> **Task brief**
Retype the forum thread on reptile shops word for word, from "# Reptile shops" up to and including "the best price).".

> **Passage provided**
·····

# Reptile shops and online shops?



## Jeniva (Mar 17, 2012)

I find 99.9% of pet shops and reptile shops to be a huge rip off and they want to sell sell sell not caring if its really the suitable things for your reptiles.

But does anyone know any decent reptile shops or online shops? I'm looking for some new equipment. I got my last lot from Cold Blooded which is a really decent one and fairly good prices, but that's a bit of a drive from me and as they don't have a website I can't work out how much everything I want will be (I'm currently comparing places to get the best price).
Swell reptiles is currently no.1 on the online ones for me, pretty good prices and fast delivery.
Anyone else know of any other decent online ones?


----------



## Drayvan (Jul 7, 2010)

I would agree with you for Swell, i order most of my equipment from there and its really good quality. Iv used blue lizard for frozen food, not sure about equipment but i got speedy delivery and their prices dont look too bad...no idea on quality though.


----------



## Guest (Aug 13, 2012)

Go a little easier on your local shop, online equipment vendors are pushing them out of business because people who own shops displaying reptiles can't afford to compete due to their overheads.

I know given my business its a little pot, kettle black, but I do like to support local shops when the opportunity arrises


----------



## Jeniva (Mar 17, 2012)

Of course there are some good shops - like Cold Blooded like I said, they were pretty good and have so many reptiles too, I bought my entire leo set up from there.
As for insects I buy them from pets at home just because it's close.

yeah I'm pretty much looking for a beardy set up, probably getting a viv from some one off here but need the stats etc and darn they are pricey! Got my last viv from swell and it was pretty cheap for a brand new one.


----------



## Shellsfeathers&fur (Jan 18, 2009)

Have a look at Surrey Pet Supplies.


----------



## Jeniva (Mar 17, 2012)

Thanks, am comparing everything.


----------



## blood and guts (May 30, 2007)

I love all these sweeping statments of rip of prices, shows a major lack of understanding of how things work. Theres rent, rates, electric, advertising, insurance, license, feeding, equioment, alarm cover, tax, accountants, admin, vat, staff costs, transport and so on befor you even take a wage yourself witch then has to go to pay rent, council tax, electric, gas, water, waste, tv license, car costs, food and so on and on and on.. and all this has to come out of a 40% or so mark up..
Im guessing as you mention cold blooded your in south essex? used to be a large number of shops in the area and now only a hand full because of the over heads and poor sales... infact i can think of 12 that have come and gone in the last 5 years and more that never got of the ground, and those still going are facing hard times.


----------



## Jeniva (Mar 17, 2012)

·····

> **Dataset entries**
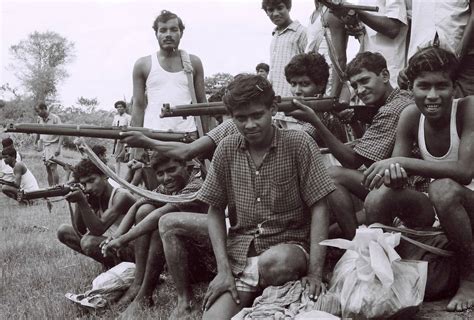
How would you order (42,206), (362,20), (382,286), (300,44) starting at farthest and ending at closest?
1. (42,206)
2. (300,44)
3. (362,20)
4. (382,286)

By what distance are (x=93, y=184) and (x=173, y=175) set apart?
3.52 feet

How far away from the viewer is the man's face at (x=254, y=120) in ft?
10.9

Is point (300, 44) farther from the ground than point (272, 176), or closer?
farther from the ground

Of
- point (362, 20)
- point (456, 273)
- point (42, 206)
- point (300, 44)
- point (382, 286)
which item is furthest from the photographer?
point (42, 206)

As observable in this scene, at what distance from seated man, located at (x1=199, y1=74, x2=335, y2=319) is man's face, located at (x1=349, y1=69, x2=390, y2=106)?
0.77 m

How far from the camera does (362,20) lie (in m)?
4.43

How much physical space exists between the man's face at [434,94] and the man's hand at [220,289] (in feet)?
4.71

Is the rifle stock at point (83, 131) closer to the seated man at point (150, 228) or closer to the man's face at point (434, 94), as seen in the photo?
the seated man at point (150, 228)

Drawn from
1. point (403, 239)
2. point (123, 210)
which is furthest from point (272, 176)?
point (123, 210)

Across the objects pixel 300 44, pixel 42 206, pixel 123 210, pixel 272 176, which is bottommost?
pixel 42 206

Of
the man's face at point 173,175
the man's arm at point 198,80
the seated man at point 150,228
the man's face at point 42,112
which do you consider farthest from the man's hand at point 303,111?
the man's face at point 42,112

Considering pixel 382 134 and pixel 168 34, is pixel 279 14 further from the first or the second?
pixel 382 134

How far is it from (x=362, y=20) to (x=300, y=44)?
1.10 meters

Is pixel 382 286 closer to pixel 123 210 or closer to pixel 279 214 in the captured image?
pixel 279 214
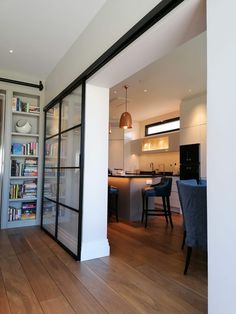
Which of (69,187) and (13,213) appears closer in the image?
(69,187)

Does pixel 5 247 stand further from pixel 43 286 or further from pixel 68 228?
pixel 43 286

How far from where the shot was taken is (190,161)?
5.44 m

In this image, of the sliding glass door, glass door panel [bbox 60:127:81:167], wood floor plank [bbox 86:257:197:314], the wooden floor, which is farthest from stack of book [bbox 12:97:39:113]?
wood floor plank [bbox 86:257:197:314]

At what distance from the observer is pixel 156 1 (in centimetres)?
169

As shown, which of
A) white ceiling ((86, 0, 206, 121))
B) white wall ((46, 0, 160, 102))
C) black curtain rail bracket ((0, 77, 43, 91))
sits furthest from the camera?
black curtain rail bracket ((0, 77, 43, 91))

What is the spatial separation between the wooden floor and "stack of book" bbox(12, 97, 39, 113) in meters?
2.34

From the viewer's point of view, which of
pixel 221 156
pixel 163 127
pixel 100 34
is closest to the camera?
pixel 221 156

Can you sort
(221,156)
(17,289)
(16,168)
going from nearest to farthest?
(221,156) < (17,289) < (16,168)

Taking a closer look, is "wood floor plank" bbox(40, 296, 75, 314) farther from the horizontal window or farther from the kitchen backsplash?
the horizontal window

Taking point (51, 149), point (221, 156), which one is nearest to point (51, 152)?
point (51, 149)

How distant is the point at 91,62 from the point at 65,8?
0.62 metres

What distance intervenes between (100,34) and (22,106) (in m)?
2.49

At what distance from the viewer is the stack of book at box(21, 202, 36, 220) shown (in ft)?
14.0

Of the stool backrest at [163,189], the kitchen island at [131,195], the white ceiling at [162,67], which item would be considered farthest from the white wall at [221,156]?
the kitchen island at [131,195]
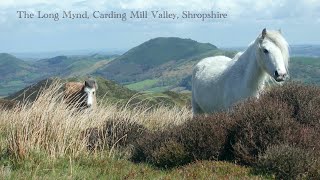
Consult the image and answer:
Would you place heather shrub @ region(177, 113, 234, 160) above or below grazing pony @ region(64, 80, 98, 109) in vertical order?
above

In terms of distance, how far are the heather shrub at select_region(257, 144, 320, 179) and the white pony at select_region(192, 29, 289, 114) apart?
7.64 ft

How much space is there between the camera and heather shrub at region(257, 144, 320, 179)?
6.80 meters

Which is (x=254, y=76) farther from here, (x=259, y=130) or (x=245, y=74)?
(x=259, y=130)

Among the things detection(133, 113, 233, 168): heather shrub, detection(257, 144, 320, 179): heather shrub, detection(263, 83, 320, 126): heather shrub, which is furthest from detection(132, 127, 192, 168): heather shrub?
detection(263, 83, 320, 126): heather shrub

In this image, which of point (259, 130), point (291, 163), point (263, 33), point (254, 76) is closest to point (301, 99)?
point (259, 130)

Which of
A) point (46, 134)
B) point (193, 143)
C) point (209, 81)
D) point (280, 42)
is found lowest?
point (46, 134)

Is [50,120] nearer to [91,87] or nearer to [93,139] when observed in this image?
[93,139]

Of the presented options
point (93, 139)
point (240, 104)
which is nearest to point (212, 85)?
point (240, 104)

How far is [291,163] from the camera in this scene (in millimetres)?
6867

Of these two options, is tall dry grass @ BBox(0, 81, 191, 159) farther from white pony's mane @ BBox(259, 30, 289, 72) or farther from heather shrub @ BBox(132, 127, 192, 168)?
white pony's mane @ BBox(259, 30, 289, 72)

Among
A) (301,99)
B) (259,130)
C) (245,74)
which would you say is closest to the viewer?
(259,130)

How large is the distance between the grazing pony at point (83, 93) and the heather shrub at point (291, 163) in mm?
10748

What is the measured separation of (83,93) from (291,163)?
13620mm

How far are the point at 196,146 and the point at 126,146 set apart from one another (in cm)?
220
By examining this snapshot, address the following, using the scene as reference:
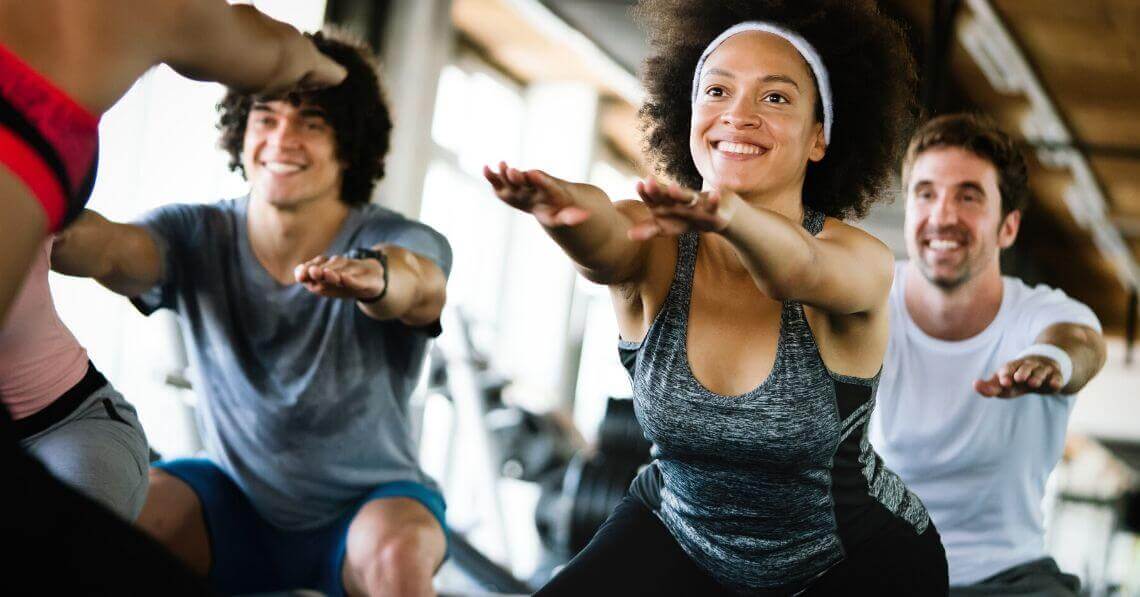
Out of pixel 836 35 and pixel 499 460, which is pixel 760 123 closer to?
Result: pixel 836 35

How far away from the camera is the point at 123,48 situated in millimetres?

·····

> **Result of the exercise**
# Reptile shops and online shops?



## Jeniva (Mar 17, 2012)

I find 99.9% of pet shops and reptile shops to be a huge rip off and they want to sell sell sell not caring if its really the suitable things for your reptiles.

But does anyone know any decent reptile shops or online shops? I'm looking for some new equipment. I got my last lot from Cold Blooded which is a really decent one and fairly good prices, but that's a bit of a drive from me and as they don't have a website I can't work out how much everything I want will be (I'm currently comparing places to get the best price).